首先,论文推广了Levenshtein提出的“权重向量法”,并通过选用特殊的权重向量,建立了常规二元直接扩频序列集和常规单位复根直接扩频序列集新的理论界,导出了序列长度、序列数目、最大非周期自相关边峰值和最大非周期互相关值等参数所满足的一些新的数学不等式。研究表明,本文得到的这些新理论界比已有的Sarwate界,Welch界、Levenshtein界和Boztas界更紧。
基于广义正交直接扩频序列的概念,通过将“权重向量法”与低/零相关区(LCZ/ZCZ)的理论结合在一起,本文提出了研究广义正交(GO)扩频序列集理论界的有效方法,即“相关区法”。使用相关区法,建立了广义正交二元序列周期和非周期相关函数理论界、广义正交单位复根序列周期和非周期相关函数理论界。论文研究表明,这些新的理论界包含了已有的关于广义正交序列的Tang-Fan界;而关于常规序列的Sarwate界、Welch界、Levenshtein界和彭-范界则是新结果的特殊情况,并且在很多情形下广义相关函数理论界更紧。
其次,论文研究了跳频(FH)扩频序列的理论界。对于常规跳频扩频序列集,建立了其序列长度、序列数目、频隙数目、最大周期(非周期)汉明自相关边峰值和最大周期(非周期)汉明互相值等参数所满足的几个理论约束关系(理论界)。对于所得到的周期汉明相关理论界,分析表明它们是已知Lempel-Greenberger界和Seay界的推广;而对于所得到的非周期汉明相关函数理论界,则是本论文首次导出。
论文详细阐述了无/低碰撞区(NHZ/LHZ)跳频序列的概念,建立了广义正交跳频扩频序列集周期汉明相关函数的理论界。即对于广义正交跳频扩频序列集,建立了其序列长度、序列数目、频隙数目、相关区、在相关区内的最大周期汉明自相关边峰值和在相关区内的最大周期汉明互相关值等参数所满足的几个理论界。分析表明,常规跳频序列的Lempel-Greenberger界、Seay界、彭-范界和无碰撞区序列的Ye-Fan界只是本文结果的特殊情况。

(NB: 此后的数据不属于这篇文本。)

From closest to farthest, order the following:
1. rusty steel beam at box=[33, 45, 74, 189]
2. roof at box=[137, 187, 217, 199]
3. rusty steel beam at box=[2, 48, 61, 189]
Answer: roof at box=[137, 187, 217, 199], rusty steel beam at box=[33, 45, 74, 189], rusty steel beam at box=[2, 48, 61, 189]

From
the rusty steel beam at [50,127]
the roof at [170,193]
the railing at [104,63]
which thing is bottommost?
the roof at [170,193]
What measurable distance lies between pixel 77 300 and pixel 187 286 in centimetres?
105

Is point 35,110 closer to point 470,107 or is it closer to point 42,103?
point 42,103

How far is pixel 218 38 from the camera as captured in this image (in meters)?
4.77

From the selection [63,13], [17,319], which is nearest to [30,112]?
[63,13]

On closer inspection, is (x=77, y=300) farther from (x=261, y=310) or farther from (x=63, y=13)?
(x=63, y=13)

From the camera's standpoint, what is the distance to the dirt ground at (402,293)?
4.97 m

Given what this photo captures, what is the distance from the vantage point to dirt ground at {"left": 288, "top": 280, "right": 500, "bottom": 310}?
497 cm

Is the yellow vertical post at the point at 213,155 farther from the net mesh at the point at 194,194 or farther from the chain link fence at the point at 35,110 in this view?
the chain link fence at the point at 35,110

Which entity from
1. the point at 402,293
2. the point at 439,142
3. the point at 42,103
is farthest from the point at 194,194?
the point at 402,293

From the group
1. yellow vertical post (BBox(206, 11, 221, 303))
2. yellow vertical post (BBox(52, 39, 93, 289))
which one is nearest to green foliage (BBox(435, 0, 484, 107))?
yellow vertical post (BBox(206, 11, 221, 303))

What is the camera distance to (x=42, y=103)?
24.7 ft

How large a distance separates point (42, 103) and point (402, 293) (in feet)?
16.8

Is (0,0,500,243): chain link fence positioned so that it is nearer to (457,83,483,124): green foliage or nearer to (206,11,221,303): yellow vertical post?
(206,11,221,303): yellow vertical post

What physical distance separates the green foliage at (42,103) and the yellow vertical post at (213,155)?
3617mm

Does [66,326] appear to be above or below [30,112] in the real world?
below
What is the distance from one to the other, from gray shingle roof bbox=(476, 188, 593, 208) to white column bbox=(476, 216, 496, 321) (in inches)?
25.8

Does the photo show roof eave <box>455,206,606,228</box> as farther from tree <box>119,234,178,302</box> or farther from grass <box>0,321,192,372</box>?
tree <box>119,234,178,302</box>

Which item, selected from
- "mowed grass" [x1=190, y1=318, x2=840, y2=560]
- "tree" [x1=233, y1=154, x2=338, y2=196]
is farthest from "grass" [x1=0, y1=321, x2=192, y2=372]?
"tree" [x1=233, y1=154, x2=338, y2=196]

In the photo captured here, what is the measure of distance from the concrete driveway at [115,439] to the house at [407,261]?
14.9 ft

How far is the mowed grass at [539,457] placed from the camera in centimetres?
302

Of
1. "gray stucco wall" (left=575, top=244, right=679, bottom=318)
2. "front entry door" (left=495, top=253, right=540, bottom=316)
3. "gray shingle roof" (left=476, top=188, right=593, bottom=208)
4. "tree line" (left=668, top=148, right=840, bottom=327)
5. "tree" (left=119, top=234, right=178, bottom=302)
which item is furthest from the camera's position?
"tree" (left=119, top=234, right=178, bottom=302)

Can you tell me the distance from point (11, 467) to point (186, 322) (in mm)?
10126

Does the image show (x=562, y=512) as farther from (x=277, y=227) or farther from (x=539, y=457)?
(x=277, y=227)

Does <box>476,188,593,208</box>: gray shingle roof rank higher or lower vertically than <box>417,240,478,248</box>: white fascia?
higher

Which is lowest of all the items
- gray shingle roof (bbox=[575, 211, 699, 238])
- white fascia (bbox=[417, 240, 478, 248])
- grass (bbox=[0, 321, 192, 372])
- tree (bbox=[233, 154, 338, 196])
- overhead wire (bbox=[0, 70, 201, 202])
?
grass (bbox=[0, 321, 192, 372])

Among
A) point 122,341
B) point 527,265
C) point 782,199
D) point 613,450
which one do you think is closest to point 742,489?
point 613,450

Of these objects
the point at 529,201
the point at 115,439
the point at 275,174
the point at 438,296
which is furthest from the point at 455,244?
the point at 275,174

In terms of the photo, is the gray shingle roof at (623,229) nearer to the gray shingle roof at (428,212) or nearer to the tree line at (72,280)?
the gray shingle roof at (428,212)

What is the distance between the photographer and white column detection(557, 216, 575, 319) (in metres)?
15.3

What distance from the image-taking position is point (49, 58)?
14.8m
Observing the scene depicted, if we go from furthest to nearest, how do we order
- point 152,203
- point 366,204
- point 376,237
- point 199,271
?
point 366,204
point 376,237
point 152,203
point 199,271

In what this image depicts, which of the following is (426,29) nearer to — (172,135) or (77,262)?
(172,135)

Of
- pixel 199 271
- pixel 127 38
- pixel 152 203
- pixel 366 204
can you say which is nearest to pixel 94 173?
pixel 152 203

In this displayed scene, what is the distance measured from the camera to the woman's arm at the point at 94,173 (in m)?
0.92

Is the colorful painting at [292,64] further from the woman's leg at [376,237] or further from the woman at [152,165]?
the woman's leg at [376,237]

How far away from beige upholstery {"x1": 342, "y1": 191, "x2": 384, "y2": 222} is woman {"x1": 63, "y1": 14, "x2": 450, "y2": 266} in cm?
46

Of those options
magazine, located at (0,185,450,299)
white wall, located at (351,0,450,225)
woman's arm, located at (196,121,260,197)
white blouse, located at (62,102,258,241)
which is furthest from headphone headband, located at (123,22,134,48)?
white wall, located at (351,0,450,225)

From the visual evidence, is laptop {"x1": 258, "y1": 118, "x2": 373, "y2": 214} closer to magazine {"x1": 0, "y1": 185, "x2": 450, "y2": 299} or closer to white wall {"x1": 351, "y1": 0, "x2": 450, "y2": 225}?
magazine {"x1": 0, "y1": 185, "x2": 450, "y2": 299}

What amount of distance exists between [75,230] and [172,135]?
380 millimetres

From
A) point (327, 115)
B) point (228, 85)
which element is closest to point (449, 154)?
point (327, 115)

The spreading sequences play a very important role in Code Division Multiple Access (CDMA) techniques. In general, the goodness of the spreading sequences determines largely the level of the multiple-access interference and multipath interference of CDMA system, therefore directly influences the performance and capacity of the CDMA systems. The theory of spreading sequence design includes two primary research aspects, i.e. the theoretical bounds and sequence design. In this thesis, theoretical bounds for the conventional spreading sequences and the new type of spreading sequences are investigated; the constructions and analysis of novel spreading sequences are also carried out, together with their applications in quasi-synchronous (QS) CDMA communication systems.First of all, based on Levenshtein's "weight vector method", several new theoretical bounds for the conventional binary direct spreading sequences and the conventional direct spreading sequences over complex roots of unity are established by selecting special weight vector. That is, new mathematics inequalities are derived to disclose the relationship between the sequence length, the family size, the maximum aperiodic autocorrelation sidelobe and the maximum aperiodic crosscorrelation value. It is shown that these new theoretical bounds are tighter than the existing bounds, such as Sarwate bounds, Welch bounds, Levenshtein bounds and Boztas bounds.Based on the concepts of generalized orthogonal (GO) direct spreading sequences, by merging "weight vector method" with the theory of low/zero correlation zone (LCZ/ZCZ), an effective new method called "correlation zone method' is proposed for deriving theoretical bounds of GO sequence sets. Using "correlation zone method', the theoretical bounds for the periodic (aperiodic) GO binary sequence and the periodic (aperiodic) GO sequences over complex roots of unity are established. It is shown that these new theoretical bounds include the existing Tang-Fan bounds on GO sequences, the known Sarwate bounds, Welch bounds, Levenshtein bounds and Peng-Fan bounds on conventional sequences, as special cases. In addition, the theoretical bounds for GO functions are tighter under some circumstances.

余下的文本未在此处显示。